Because there is a lot of randomness in the isolation forests training, we will train the isolation forest 20 times for each library using different seeds, and then we will compare the statistics. While 20 times might not be enough, it could give us some insight into how the isolation forests perform on our anomaly detection task.

from tqdm import tqdm_notebook


def stability_check(train_predict_fn, x, y, ntimes=20):
 scores = ["AUC", "AUCPR"]
 scores = {key: [] for key in scores}
 seeds = np.linspace(1, (2**32) - 1, ntimes).astype(int)
 for seed in tqdm_notebook(seeds):
 predictions = train_predict_fn(x, int(seed))
 _, _, auc_score = get_auc(y, predictions)
 _, _, aucpr_score = get_aucpr(y, predictions)

 scores["AUC"].append(auc_score)
 scores["AUCPR"].append(aucpr_score)

 return pd.DataFrame(scores)


def iso_forests_h2o(data, seed):
 isoforest = h2o.estimators.H2OIsolationForestEstimator(
 ntrees=ntrees, seed=seed)
 isoforest.train(x=data.col_names, training_frame=data)
 preds = isoforest.predict(data)
 return preds.as_data_frame()["predict"]


def iso_forests_sklearn(data, seed):
 iso = IsolationForest(random_state=seed, n_estimators=ntrees,
 behaviour="new", contamination=(1-quantile))
 iso.fit(data)
 iso_score = iso.score_samples(data)
 return -iso_score


h2o_check = stability_check(iso_forests_h2o, df[:30], h2o_predictions["class"])
sklearn_check = stability_check(
 iso_forests_sklearn, df_train_pandas, sk_predictions["class"])

sklearn_check.join(h2o_check, rsuffix="_h2o", lsuffix="_sklearn").describe()

Comparison Results

Looking at the results of the 20 runs, we can see that the h2o isolation forest implementation on average scores similarly to the scikit-learn implementation in both AUC and AUCPR. The big advantage of h2o is the ability to easily scale up to hundreds of nodes and work seamlessly with Apache Spark using Sparkling Water.

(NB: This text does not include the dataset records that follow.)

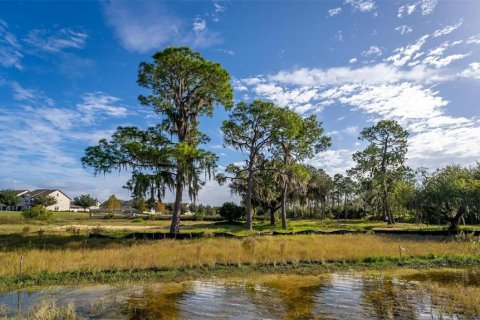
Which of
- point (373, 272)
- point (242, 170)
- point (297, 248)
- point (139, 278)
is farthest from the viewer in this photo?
point (242, 170)

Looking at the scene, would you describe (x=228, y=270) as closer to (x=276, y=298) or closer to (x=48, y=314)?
(x=276, y=298)

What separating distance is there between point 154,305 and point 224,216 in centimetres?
4624

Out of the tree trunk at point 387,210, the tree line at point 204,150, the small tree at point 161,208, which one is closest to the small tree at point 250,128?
the tree line at point 204,150

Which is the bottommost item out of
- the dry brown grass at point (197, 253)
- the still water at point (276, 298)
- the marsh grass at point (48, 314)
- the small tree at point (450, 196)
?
the still water at point (276, 298)

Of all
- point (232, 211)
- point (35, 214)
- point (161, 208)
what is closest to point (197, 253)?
point (35, 214)

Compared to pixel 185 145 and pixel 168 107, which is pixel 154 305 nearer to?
pixel 185 145

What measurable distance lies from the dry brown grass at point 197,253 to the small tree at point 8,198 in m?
94.1

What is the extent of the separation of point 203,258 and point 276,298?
7.21 m

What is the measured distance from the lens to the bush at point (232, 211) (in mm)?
55406

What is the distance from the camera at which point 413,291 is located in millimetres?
12336

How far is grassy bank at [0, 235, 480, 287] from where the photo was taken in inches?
603

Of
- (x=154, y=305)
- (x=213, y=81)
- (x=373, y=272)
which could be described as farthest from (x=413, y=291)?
(x=213, y=81)

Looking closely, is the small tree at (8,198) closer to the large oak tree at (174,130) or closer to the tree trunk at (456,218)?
the large oak tree at (174,130)

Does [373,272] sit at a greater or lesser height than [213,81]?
lesser
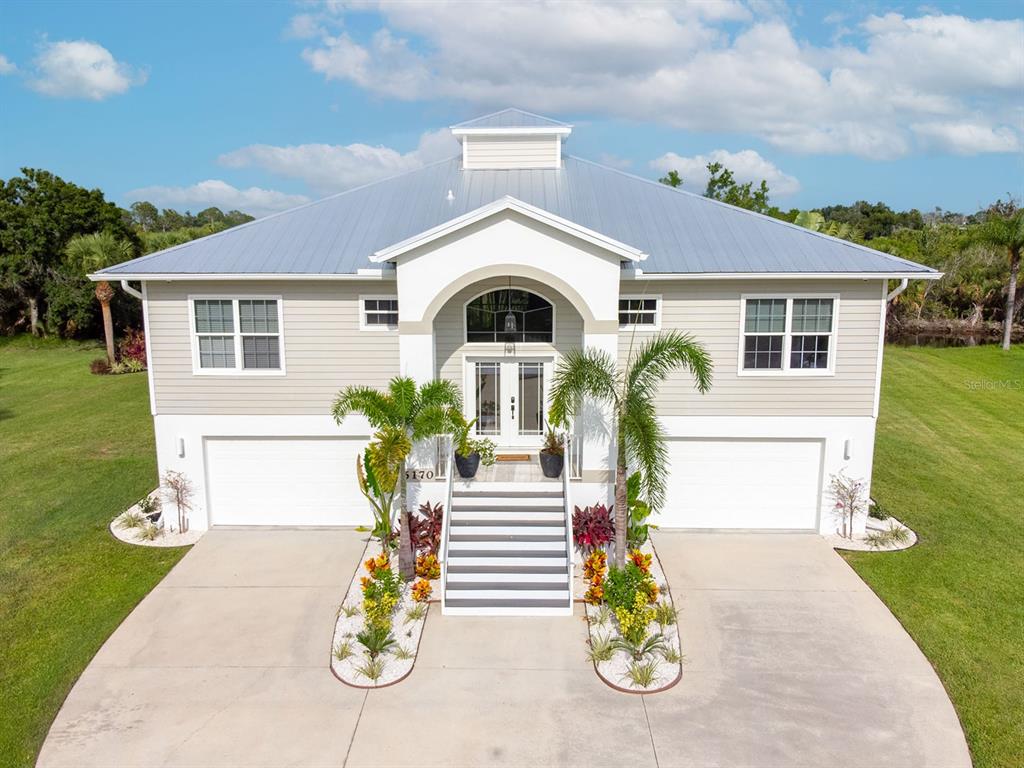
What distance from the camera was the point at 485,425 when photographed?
51.5ft

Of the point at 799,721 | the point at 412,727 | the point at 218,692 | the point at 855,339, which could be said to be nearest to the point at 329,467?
the point at 218,692

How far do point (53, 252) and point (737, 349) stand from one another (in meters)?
39.3

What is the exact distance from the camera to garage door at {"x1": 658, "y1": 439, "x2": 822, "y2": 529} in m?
14.8

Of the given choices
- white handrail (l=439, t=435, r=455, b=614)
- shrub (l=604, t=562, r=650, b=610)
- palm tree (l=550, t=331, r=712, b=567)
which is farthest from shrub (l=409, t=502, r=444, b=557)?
shrub (l=604, t=562, r=650, b=610)

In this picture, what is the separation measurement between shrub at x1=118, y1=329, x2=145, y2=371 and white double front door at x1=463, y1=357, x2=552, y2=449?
80.1ft

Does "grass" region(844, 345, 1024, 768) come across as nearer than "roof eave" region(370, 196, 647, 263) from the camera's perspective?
Yes

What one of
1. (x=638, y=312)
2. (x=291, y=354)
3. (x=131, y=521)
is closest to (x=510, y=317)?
(x=638, y=312)

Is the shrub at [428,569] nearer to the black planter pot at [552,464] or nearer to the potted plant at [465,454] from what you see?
the potted plant at [465,454]

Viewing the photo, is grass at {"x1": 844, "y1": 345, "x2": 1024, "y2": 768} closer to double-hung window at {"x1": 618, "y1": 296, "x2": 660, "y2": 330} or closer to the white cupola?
double-hung window at {"x1": 618, "y1": 296, "x2": 660, "y2": 330}

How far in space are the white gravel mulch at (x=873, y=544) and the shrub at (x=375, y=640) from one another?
9065mm

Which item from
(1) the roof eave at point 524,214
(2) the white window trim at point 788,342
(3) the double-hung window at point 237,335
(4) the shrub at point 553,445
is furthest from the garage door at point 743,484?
(3) the double-hung window at point 237,335

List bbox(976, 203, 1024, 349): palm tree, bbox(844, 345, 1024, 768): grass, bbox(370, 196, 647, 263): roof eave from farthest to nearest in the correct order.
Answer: bbox(976, 203, 1024, 349): palm tree < bbox(370, 196, 647, 263): roof eave < bbox(844, 345, 1024, 768): grass

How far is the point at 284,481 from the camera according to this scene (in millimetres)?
15133

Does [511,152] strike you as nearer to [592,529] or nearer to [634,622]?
[592,529]
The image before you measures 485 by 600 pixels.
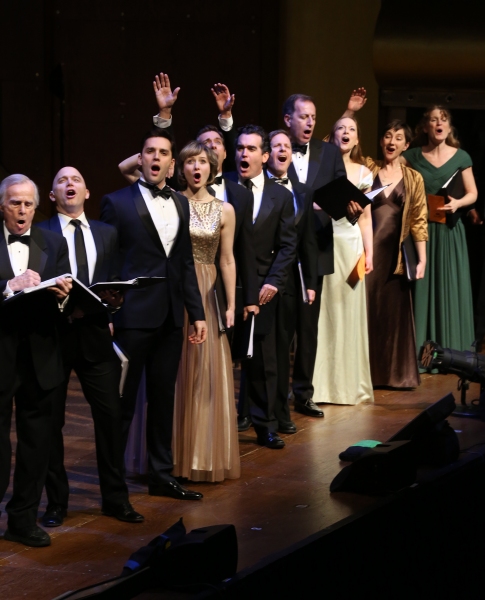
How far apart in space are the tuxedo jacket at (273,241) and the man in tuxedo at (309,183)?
1.60ft

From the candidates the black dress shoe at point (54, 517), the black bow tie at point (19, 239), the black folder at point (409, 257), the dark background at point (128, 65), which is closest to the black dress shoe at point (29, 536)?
the black dress shoe at point (54, 517)

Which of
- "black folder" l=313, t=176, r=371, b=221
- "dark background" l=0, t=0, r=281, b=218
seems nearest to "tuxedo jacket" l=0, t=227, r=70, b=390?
"black folder" l=313, t=176, r=371, b=221

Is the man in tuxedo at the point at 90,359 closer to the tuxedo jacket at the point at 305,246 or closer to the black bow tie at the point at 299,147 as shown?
A: the tuxedo jacket at the point at 305,246

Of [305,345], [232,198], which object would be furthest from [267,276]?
[305,345]

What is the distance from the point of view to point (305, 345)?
605 centimetres

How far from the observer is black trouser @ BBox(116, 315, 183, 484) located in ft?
14.7

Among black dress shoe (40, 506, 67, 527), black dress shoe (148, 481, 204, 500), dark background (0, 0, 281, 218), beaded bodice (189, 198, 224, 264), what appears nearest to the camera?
black dress shoe (40, 506, 67, 527)

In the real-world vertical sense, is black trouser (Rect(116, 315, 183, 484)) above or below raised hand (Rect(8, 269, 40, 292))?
below

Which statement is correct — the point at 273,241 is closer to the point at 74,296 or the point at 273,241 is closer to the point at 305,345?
the point at 305,345

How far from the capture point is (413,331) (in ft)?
22.8

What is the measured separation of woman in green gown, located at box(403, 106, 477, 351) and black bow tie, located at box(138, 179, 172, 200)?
10.4 feet

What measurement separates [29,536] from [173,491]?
0.80 metres

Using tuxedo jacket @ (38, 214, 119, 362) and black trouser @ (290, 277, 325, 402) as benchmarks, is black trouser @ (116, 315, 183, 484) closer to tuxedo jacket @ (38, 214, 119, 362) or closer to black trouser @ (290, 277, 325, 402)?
tuxedo jacket @ (38, 214, 119, 362)

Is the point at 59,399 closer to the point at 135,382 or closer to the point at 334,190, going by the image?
the point at 135,382
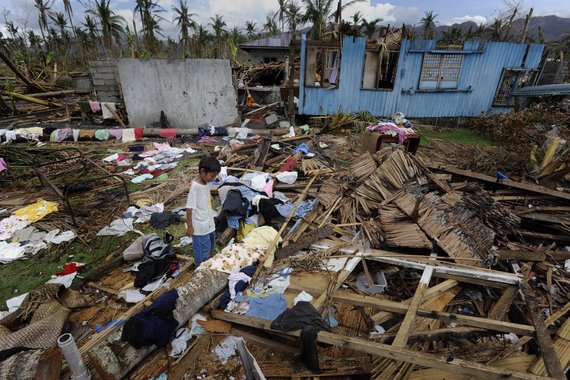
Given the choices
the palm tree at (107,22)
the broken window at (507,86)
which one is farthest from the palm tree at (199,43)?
the broken window at (507,86)

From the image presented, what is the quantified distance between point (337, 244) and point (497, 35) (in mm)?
20764

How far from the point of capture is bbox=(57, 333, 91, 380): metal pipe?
6.93ft

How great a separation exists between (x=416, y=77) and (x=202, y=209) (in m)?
11.8

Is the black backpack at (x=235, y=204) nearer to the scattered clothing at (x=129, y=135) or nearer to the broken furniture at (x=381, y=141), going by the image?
the broken furniture at (x=381, y=141)

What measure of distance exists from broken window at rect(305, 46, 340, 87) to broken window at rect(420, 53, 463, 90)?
3.63 metres

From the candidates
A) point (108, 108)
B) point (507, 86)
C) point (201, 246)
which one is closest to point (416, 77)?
point (507, 86)

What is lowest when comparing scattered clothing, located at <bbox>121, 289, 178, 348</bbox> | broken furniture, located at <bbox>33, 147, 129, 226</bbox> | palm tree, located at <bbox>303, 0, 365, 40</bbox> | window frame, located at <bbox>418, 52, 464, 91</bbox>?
broken furniture, located at <bbox>33, 147, 129, 226</bbox>

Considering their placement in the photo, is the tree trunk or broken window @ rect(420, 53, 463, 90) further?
broken window @ rect(420, 53, 463, 90)

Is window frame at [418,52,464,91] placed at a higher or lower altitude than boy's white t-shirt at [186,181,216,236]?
higher

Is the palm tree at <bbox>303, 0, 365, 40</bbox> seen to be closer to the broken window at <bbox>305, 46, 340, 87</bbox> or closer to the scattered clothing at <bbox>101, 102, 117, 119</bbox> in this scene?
the broken window at <bbox>305, 46, 340, 87</bbox>

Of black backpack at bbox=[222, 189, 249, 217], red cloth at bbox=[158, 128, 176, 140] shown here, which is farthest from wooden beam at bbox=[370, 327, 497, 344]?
red cloth at bbox=[158, 128, 176, 140]

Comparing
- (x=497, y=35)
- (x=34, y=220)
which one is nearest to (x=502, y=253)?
(x=34, y=220)

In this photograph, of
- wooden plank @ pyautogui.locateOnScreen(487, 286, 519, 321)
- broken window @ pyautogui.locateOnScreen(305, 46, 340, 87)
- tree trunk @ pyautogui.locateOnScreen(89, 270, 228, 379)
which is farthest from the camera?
broken window @ pyautogui.locateOnScreen(305, 46, 340, 87)

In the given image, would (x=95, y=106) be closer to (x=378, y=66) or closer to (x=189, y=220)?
(x=189, y=220)
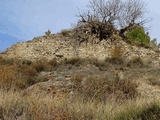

This allows you to process extremely large datasets, which might be crucial in the transactional data setting.

Conclusion

We have learned about the isolation forests, their underlying principle, how to apply them for unsupervised anomaly detection, and how to evaluate the quality of anomaly detection once we have corresponding labels. Even though we did not go deep into internal parameters of the isolation forest algorithm, you should now be able to apply it to any anomaly detection task you might face. I hope you have enjoyed this journey as much as I did.